Satisfeito com o primeiro dia de trabalhos, Márquez listou os rivais pelo triunfo no domingo e, além das Ducati, incluiu Cal Crutchlow e Maverick Viñales, terceiro e quarto colocados, respectivamente.
“Hoje nós demos bons passos adiante e, sobretudo, nós conseguimos melhorar bastante de tarde, o ritmo está muito bom e podemos dizer que estou contente”, comentou. “Tudo está muito igualado, especialmente com as duas Ducati, Viñales e Crutchlow, que são que mais ou menos vão brigar pela vitória”, previu.
Ainda analisando o terreno em Misano, Márquez evitou certezas, mas avaliou que pode lançar mão de sua versão calculista ou partir em busca da vitória.

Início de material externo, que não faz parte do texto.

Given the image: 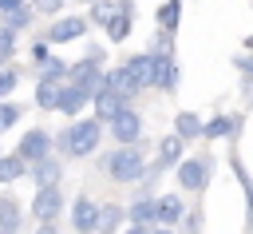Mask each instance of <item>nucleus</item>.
I'll return each instance as SVG.
<instances>
[{
  "label": "nucleus",
  "instance_id": "obj_1",
  "mask_svg": "<svg viewBox=\"0 0 253 234\" xmlns=\"http://www.w3.org/2000/svg\"><path fill=\"white\" fill-rule=\"evenodd\" d=\"M99 143H103V123H99V119H75L71 127H63V131L55 135L59 155H71V159H87V155H95Z\"/></svg>",
  "mask_w": 253,
  "mask_h": 234
},
{
  "label": "nucleus",
  "instance_id": "obj_2",
  "mask_svg": "<svg viewBox=\"0 0 253 234\" xmlns=\"http://www.w3.org/2000/svg\"><path fill=\"white\" fill-rule=\"evenodd\" d=\"M146 151L142 147H115L107 159H103V171L115 178V182H138L146 175Z\"/></svg>",
  "mask_w": 253,
  "mask_h": 234
},
{
  "label": "nucleus",
  "instance_id": "obj_3",
  "mask_svg": "<svg viewBox=\"0 0 253 234\" xmlns=\"http://www.w3.org/2000/svg\"><path fill=\"white\" fill-rule=\"evenodd\" d=\"M210 175H213V159L210 155H194V159H182L174 167V178H178L182 190H206Z\"/></svg>",
  "mask_w": 253,
  "mask_h": 234
},
{
  "label": "nucleus",
  "instance_id": "obj_4",
  "mask_svg": "<svg viewBox=\"0 0 253 234\" xmlns=\"http://www.w3.org/2000/svg\"><path fill=\"white\" fill-rule=\"evenodd\" d=\"M51 147H55V135H47V127H32V131H24V139L16 143V155H20L28 167H36V163L51 159Z\"/></svg>",
  "mask_w": 253,
  "mask_h": 234
},
{
  "label": "nucleus",
  "instance_id": "obj_5",
  "mask_svg": "<svg viewBox=\"0 0 253 234\" xmlns=\"http://www.w3.org/2000/svg\"><path fill=\"white\" fill-rule=\"evenodd\" d=\"M111 139H115L119 147H134V143L142 139V111L126 107L123 115H115V119H111Z\"/></svg>",
  "mask_w": 253,
  "mask_h": 234
},
{
  "label": "nucleus",
  "instance_id": "obj_6",
  "mask_svg": "<svg viewBox=\"0 0 253 234\" xmlns=\"http://www.w3.org/2000/svg\"><path fill=\"white\" fill-rule=\"evenodd\" d=\"M87 28H91L87 16H63V20H51L40 40H47V44H71V40H79Z\"/></svg>",
  "mask_w": 253,
  "mask_h": 234
},
{
  "label": "nucleus",
  "instance_id": "obj_7",
  "mask_svg": "<svg viewBox=\"0 0 253 234\" xmlns=\"http://www.w3.org/2000/svg\"><path fill=\"white\" fill-rule=\"evenodd\" d=\"M47 48H51L47 40H36V44H32V59H36V67H40V79H63L71 67H67L55 52H47Z\"/></svg>",
  "mask_w": 253,
  "mask_h": 234
},
{
  "label": "nucleus",
  "instance_id": "obj_8",
  "mask_svg": "<svg viewBox=\"0 0 253 234\" xmlns=\"http://www.w3.org/2000/svg\"><path fill=\"white\" fill-rule=\"evenodd\" d=\"M103 63H91V59H79V63H71V71H67V79L75 83V87H83V91H91V95H99L103 91Z\"/></svg>",
  "mask_w": 253,
  "mask_h": 234
},
{
  "label": "nucleus",
  "instance_id": "obj_9",
  "mask_svg": "<svg viewBox=\"0 0 253 234\" xmlns=\"http://www.w3.org/2000/svg\"><path fill=\"white\" fill-rule=\"evenodd\" d=\"M103 87H107V91H115V95H123L126 103H130V99H134V95L142 91V83H138V79L130 75V67H126V63L111 67V71L103 75Z\"/></svg>",
  "mask_w": 253,
  "mask_h": 234
},
{
  "label": "nucleus",
  "instance_id": "obj_10",
  "mask_svg": "<svg viewBox=\"0 0 253 234\" xmlns=\"http://www.w3.org/2000/svg\"><path fill=\"white\" fill-rule=\"evenodd\" d=\"M59 210H63V194H59V186H43V190H36V198H32V214H36L40 222H55Z\"/></svg>",
  "mask_w": 253,
  "mask_h": 234
},
{
  "label": "nucleus",
  "instance_id": "obj_11",
  "mask_svg": "<svg viewBox=\"0 0 253 234\" xmlns=\"http://www.w3.org/2000/svg\"><path fill=\"white\" fill-rule=\"evenodd\" d=\"M150 87H158V91H178V63H174L170 52H154V79H150Z\"/></svg>",
  "mask_w": 253,
  "mask_h": 234
},
{
  "label": "nucleus",
  "instance_id": "obj_12",
  "mask_svg": "<svg viewBox=\"0 0 253 234\" xmlns=\"http://www.w3.org/2000/svg\"><path fill=\"white\" fill-rule=\"evenodd\" d=\"M71 226H75V234H95V226H99V206H95L87 194H79V198L71 202Z\"/></svg>",
  "mask_w": 253,
  "mask_h": 234
},
{
  "label": "nucleus",
  "instance_id": "obj_13",
  "mask_svg": "<svg viewBox=\"0 0 253 234\" xmlns=\"http://www.w3.org/2000/svg\"><path fill=\"white\" fill-rule=\"evenodd\" d=\"M91 103H95V119H99V123H111L115 115H123V111L130 107L123 95H115V91H107V87H103V91H99Z\"/></svg>",
  "mask_w": 253,
  "mask_h": 234
},
{
  "label": "nucleus",
  "instance_id": "obj_14",
  "mask_svg": "<svg viewBox=\"0 0 253 234\" xmlns=\"http://www.w3.org/2000/svg\"><path fill=\"white\" fill-rule=\"evenodd\" d=\"M24 226V210L16 194H0V234H20Z\"/></svg>",
  "mask_w": 253,
  "mask_h": 234
},
{
  "label": "nucleus",
  "instance_id": "obj_15",
  "mask_svg": "<svg viewBox=\"0 0 253 234\" xmlns=\"http://www.w3.org/2000/svg\"><path fill=\"white\" fill-rule=\"evenodd\" d=\"M130 20H134V4H130V0H119V16L107 24V40H111V44H123V40L130 36V28H134Z\"/></svg>",
  "mask_w": 253,
  "mask_h": 234
},
{
  "label": "nucleus",
  "instance_id": "obj_16",
  "mask_svg": "<svg viewBox=\"0 0 253 234\" xmlns=\"http://www.w3.org/2000/svg\"><path fill=\"white\" fill-rule=\"evenodd\" d=\"M28 175H32V182H36V190H43V186H59V178H63V163L51 155V159L36 163Z\"/></svg>",
  "mask_w": 253,
  "mask_h": 234
},
{
  "label": "nucleus",
  "instance_id": "obj_17",
  "mask_svg": "<svg viewBox=\"0 0 253 234\" xmlns=\"http://www.w3.org/2000/svg\"><path fill=\"white\" fill-rule=\"evenodd\" d=\"M126 218H130V226H154L158 222V198H134L130 202V210H126Z\"/></svg>",
  "mask_w": 253,
  "mask_h": 234
},
{
  "label": "nucleus",
  "instance_id": "obj_18",
  "mask_svg": "<svg viewBox=\"0 0 253 234\" xmlns=\"http://www.w3.org/2000/svg\"><path fill=\"white\" fill-rule=\"evenodd\" d=\"M63 79H40L36 83V107H43V111H55L59 107V95H63Z\"/></svg>",
  "mask_w": 253,
  "mask_h": 234
},
{
  "label": "nucleus",
  "instance_id": "obj_19",
  "mask_svg": "<svg viewBox=\"0 0 253 234\" xmlns=\"http://www.w3.org/2000/svg\"><path fill=\"white\" fill-rule=\"evenodd\" d=\"M91 99H95L91 91H83V87L67 83V87H63V95H59V107H55V111H63V115H79V111H83Z\"/></svg>",
  "mask_w": 253,
  "mask_h": 234
},
{
  "label": "nucleus",
  "instance_id": "obj_20",
  "mask_svg": "<svg viewBox=\"0 0 253 234\" xmlns=\"http://www.w3.org/2000/svg\"><path fill=\"white\" fill-rule=\"evenodd\" d=\"M182 218H186V202H182L178 194H162V198H158V222L174 230Z\"/></svg>",
  "mask_w": 253,
  "mask_h": 234
},
{
  "label": "nucleus",
  "instance_id": "obj_21",
  "mask_svg": "<svg viewBox=\"0 0 253 234\" xmlns=\"http://www.w3.org/2000/svg\"><path fill=\"white\" fill-rule=\"evenodd\" d=\"M202 131H206V123L198 119V111H178L174 115V135L178 139L190 143V139H202Z\"/></svg>",
  "mask_w": 253,
  "mask_h": 234
},
{
  "label": "nucleus",
  "instance_id": "obj_22",
  "mask_svg": "<svg viewBox=\"0 0 253 234\" xmlns=\"http://www.w3.org/2000/svg\"><path fill=\"white\" fill-rule=\"evenodd\" d=\"M126 67H130V75L142 83V87H150V79H154V52H142V56H130L126 59Z\"/></svg>",
  "mask_w": 253,
  "mask_h": 234
},
{
  "label": "nucleus",
  "instance_id": "obj_23",
  "mask_svg": "<svg viewBox=\"0 0 253 234\" xmlns=\"http://www.w3.org/2000/svg\"><path fill=\"white\" fill-rule=\"evenodd\" d=\"M28 175V163L12 151V155H0V186H8V182H16V178H24Z\"/></svg>",
  "mask_w": 253,
  "mask_h": 234
},
{
  "label": "nucleus",
  "instance_id": "obj_24",
  "mask_svg": "<svg viewBox=\"0 0 253 234\" xmlns=\"http://www.w3.org/2000/svg\"><path fill=\"white\" fill-rule=\"evenodd\" d=\"M154 20H158L162 32H178V24H182V0H166V4L154 12Z\"/></svg>",
  "mask_w": 253,
  "mask_h": 234
},
{
  "label": "nucleus",
  "instance_id": "obj_25",
  "mask_svg": "<svg viewBox=\"0 0 253 234\" xmlns=\"http://www.w3.org/2000/svg\"><path fill=\"white\" fill-rule=\"evenodd\" d=\"M123 218H126V210H123L119 202H107V206H99V226H95V230H99V234H115Z\"/></svg>",
  "mask_w": 253,
  "mask_h": 234
},
{
  "label": "nucleus",
  "instance_id": "obj_26",
  "mask_svg": "<svg viewBox=\"0 0 253 234\" xmlns=\"http://www.w3.org/2000/svg\"><path fill=\"white\" fill-rule=\"evenodd\" d=\"M115 16H119V4H115V0H95V4H91V16H87V20H91V24H99V28L107 32V24H111Z\"/></svg>",
  "mask_w": 253,
  "mask_h": 234
},
{
  "label": "nucleus",
  "instance_id": "obj_27",
  "mask_svg": "<svg viewBox=\"0 0 253 234\" xmlns=\"http://www.w3.org/2000/svg\"><path fill=\"white\" fill-rule=\"evenodd\" d=\"M229 167H233V175H237V182H241V190H245V206H249V218H253V178H249L245 163L237 159V151L229 155Z\"/></svg>",
  "mask_w": 253,
  "mask_h": 234
},
{
  "label": "nucleus",
  "instance_id": "obj_28",
  "mask_svg": "<svg viewBox=\"0 0 253 234\" xmlns=\"http://www.w3.org/2000/svg\"><path fill=\"white\" fill-rule=\"evenodd\" d=\"M32 16H36V8H16V12H8V16H4V28L20 36V32H28V28H32Z\"/></svg>",
  "mask_w": 253,
  "mask_h": 234
},
{
  "label": "nucleus",
  "instance_id": "obj_29",
  "mask_svg": "<svg viewBox=\"0 0 253 234\" xmlns=\"http://www.w3.org/2000/svg\"><path fill=\"white\" fill-rule=\"evenodd\" d=\"M20 115H24V107H20V103H12V99H4V103H0V131L16 127V123H20Z\"/></svg>",
  "mask_w": 253,
  "mask_h": 234
},
{
  "label": "nucleus",
  "instance_id": "obj_30",
  "mask_svg": "<svg viewBox=\"0 0 253 234\" xmlns=\"http://www.w3.org/2000/svg\"><path fill=\"white\" fill-rule=\"evenodd\" d=\"M12 56H16V32L0 28V63H8Z\"/></svg>",
  "mask_w": 253,
  "mask_h": 234
},
{
  "label": "nucleus",
  "instance_id": "obj_31",
  "mask_svg": "<svg viewBox=\"0 0 253 234\" xmlns=\"http://www.w3.org/2000/svg\"><path fill=\"white\" fill-rule=\"evenodd\" d=\"M16 79H20V75H16V67H4V71H0V103H4L8 95H12V87H16Z\"/></svg>",
  "mask_w": 253,
  "mask_h": 234
},
{
  "label": "nucleus",
  "instance_id": "obj_32",
  "mask_svg": "<svg viewBox=\"0 0 253 234\" xmlns=\"http://www.w3.org/2000/svg\"><path fill=\"white\" fill-rule=\"evenodd\" d=\"M233 67H237V71H245V75H249V83H253V52H237V56H233Z\"/></svg>",
  "mask_w": 253,
  "mask_h": 234
},
{
  "label": "nucleus",
  "instance_id": "obj_33",
  "mask_svg": "<svg viewBox=\"0 0 253 234\" xmlns=\"http://www.w3.org/2000/svg\"><path fill=\"white\" fill-rule=\"evenodd\" d=\"M63 4H67V0H32V8H36L40 16H55Z\"/></svg>",
  "mask_w": 253,
  "mask_h": 234
},
{
  "label": "nucleus",
  "instance_id": "obj_34",
  "mask_svg": "<svg viewBox=\"0 0 253 234\" xmlns=\"http://www.w3.org/2000/svg\"><path fill=\"white\" fill-rule=\"evenodd\" d=\"M16 8H24V0H0V16H8V12H16Z\"/></svg>",
  "mask_w": 253,
  "mask_h": 234
},
{
  "label": "nucleus",
  "instance_id": "obj_35",
  "mask_svg": "<svg viewBox=\"0 0 253 234\" xmlns=\"http://www.w3.org/2000/svg\"><path fill=\"white\" fill-rule=\"evenodd\" d=\"M36 234H59V230H55V222H40V230H36Z\"/></svg>",
  "mask_w": 253,
  "mask_h": 234
},
{
  "label": "nucleus",
  "instance_id": "obj_36",
  "mask_svg": "<svg viewBox=\"0 0 253 234\" xmlns=\"http://www.w3.org/2000/svg\"><path fill=\"white\" fill-rule=\"evenodd\" d=\"M126 234H150V230H146V226H130Z\"/></svg>",
  "mask_w": 253,
  "mask_h": 234
},
{
  "label": "nucleus",
  "instance_id": "obj_37",
  "mask_svg": "<svg viewBox=\"0 0 253 234\" xmlns=\"http://www.w3.org/2000/svg\"><path fill=\"white\" fill-rule=\"evenodd\" d=\"M150 234H178V230H170V226H158V230H150Z\"/></svg>",
  "mask_w": 253,
  "mask_h": 234
},
{
  "label": "nucleus",
  "instance_id": "obj_38",
  "mask_svg": "<svg viewBox=\"0 0 253 234\" xmlns=\"http://www.w3.org/2000/svg\"><path fill=\"white\" fill-rule=\"evenodd\" d=\"M79 4H95V0H79Z\"/></svg>",
  "mask_w": 253,
  "mask_h": 234
},
{
  "label": "nucleus",
  "instance_id": "obj_39",
  "mask_svg": "<svg viewBox=\"0 0 253 234\" xmlns=\"http://www.w3.org/2000/svg\"><path fill=\"white\" fill-rule=\"evenodd\" d=\"M249 95H253V83H249Z\"/></svg>",
  "mask_w": 253,
  "mask_h": 234
}]
</instances>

“Depende de como me encontrar. Se for como em Brno, serei mais calculista, mas se estiver, bem, se verá o da Áustria, lutando pela vitória”, avisou. “Mas sempre pensando que, se não for possível, temos de pontuar. Não é como no ano passado, quando sabíamos que cada ponto era importante, mas é preciso saber gerir a vantagem que temos”, completou.
Viñales, por sua vez, era o retrato da animação. 0s213 mais lento que o líder, o #25 voltou a destacar a evolução que a Yamaha conseguiu nos testes privados recentes.
Valentino Rossi ressaltou mudanças na pista entre o teste e os treinos de hoje (Foto: Yamaha)
“Estamos contentes, mas vai ser tudo muito apertado. Nós trabalhamos muito bem. As sensações são similares as do dia do teste, inclusive melhores”, contou Maverick. “Nós melhoramos a eletrônica e isso repercute na aceleração. Ainda estamos um passo atrás do resto, mas estamos perto”, considerou.
Para avançar com a eletrônica, a Yamaha recrutou Michele Gadda, que integra o time da marca no Mundial de Superbike.
“A nova incorporação ajudou muito, mas ainda falta um pouco. A eletrônica faz mais do que o acerto”, explicou. “O passo que demos no teste foi importante. Com certeza, demos um passo, do contrário, não estaríamos na frente”, ponderou.
Companheiro de Viñales, Valentino Rossi aparentou ter muitas dificuldades em Misano nesta sexta, mas nem por isso terminou o dia insatisfeito.
“Era muito importante entrar no top-10 já nesta tarde, porque não sabemos como vai ser amanhã e, no fim, nós conseguimos”, ponderou Rossi. “Mas foi um dia difícil, porque a pista tem pouca aderência e, em comparação com o teste, fica mais complicado””, apontou
“Por um lado, estou feliz, porque tenho uma boa sensação com a moto e estou melhor do que nos testes, mesmo sendo oitavo”, contou. “Ainda temos muito para trabalhar, pois em muitos lugares não estou 100% na freada. Vamos ter de trabalhar no equilíbrio da moto e também na eletrônica, mas o importante era estar no top-10”, concluiu.